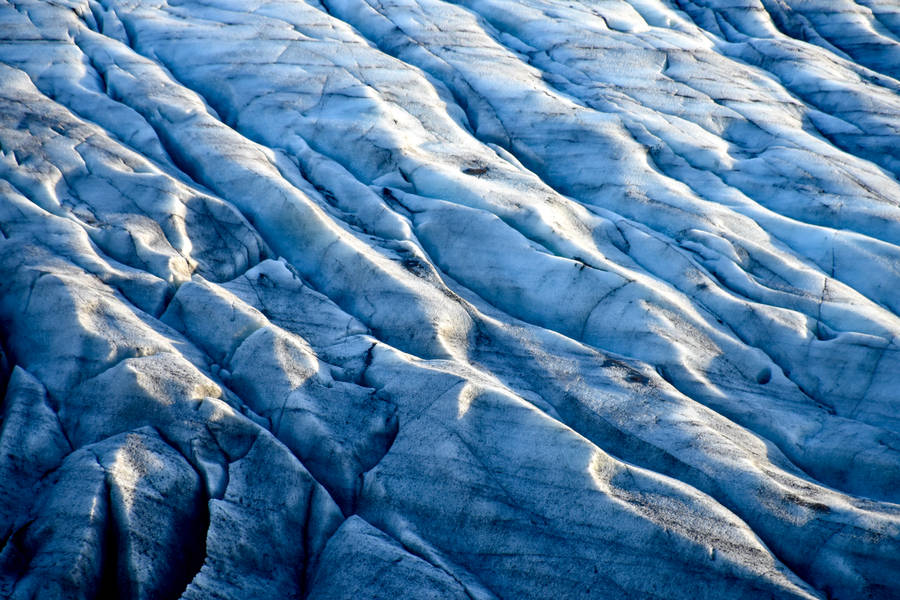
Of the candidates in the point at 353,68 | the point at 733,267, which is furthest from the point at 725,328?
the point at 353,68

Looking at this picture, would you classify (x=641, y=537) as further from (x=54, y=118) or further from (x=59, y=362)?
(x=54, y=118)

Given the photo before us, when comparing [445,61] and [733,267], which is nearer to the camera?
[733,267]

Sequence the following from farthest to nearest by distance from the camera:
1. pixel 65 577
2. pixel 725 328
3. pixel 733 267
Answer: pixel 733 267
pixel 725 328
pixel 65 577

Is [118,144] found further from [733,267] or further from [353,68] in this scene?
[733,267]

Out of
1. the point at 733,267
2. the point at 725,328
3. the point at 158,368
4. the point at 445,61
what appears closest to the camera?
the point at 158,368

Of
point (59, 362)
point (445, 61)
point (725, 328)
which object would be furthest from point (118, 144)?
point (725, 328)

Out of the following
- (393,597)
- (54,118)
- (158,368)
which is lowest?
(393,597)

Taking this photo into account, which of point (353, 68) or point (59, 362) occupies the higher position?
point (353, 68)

● ● ●

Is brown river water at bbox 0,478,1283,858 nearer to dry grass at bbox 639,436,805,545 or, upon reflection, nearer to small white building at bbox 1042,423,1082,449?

● ● ●

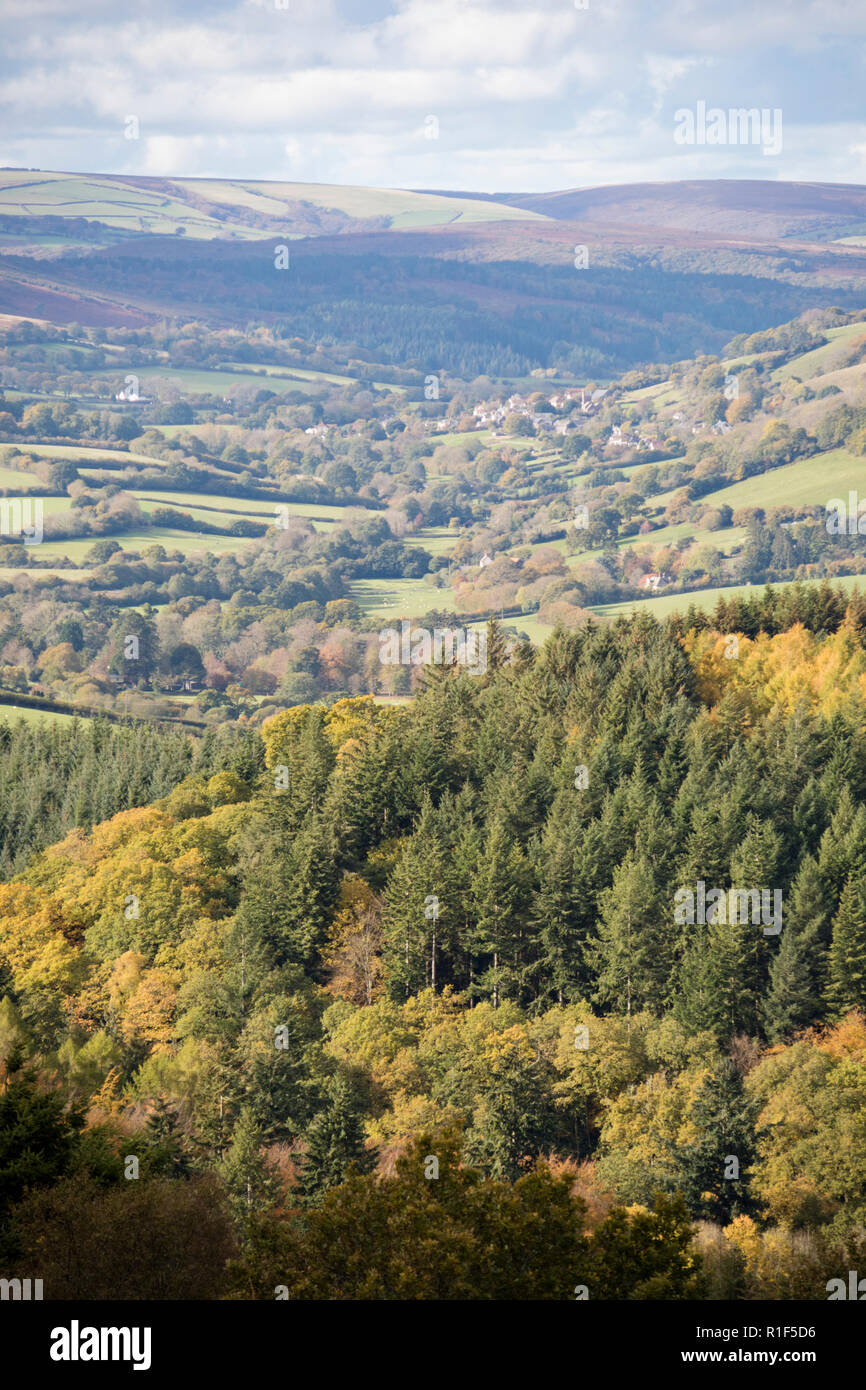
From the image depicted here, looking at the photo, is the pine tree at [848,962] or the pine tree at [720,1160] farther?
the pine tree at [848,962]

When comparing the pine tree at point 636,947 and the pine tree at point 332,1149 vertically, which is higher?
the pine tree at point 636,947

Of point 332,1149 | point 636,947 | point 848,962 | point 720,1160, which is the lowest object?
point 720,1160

● ● ●

• _Your instructions_
Tally how many lines of the records above contain the string "which", treating uppercase and lowercase letters as different. Reply with the number alone.

• _Task result_
7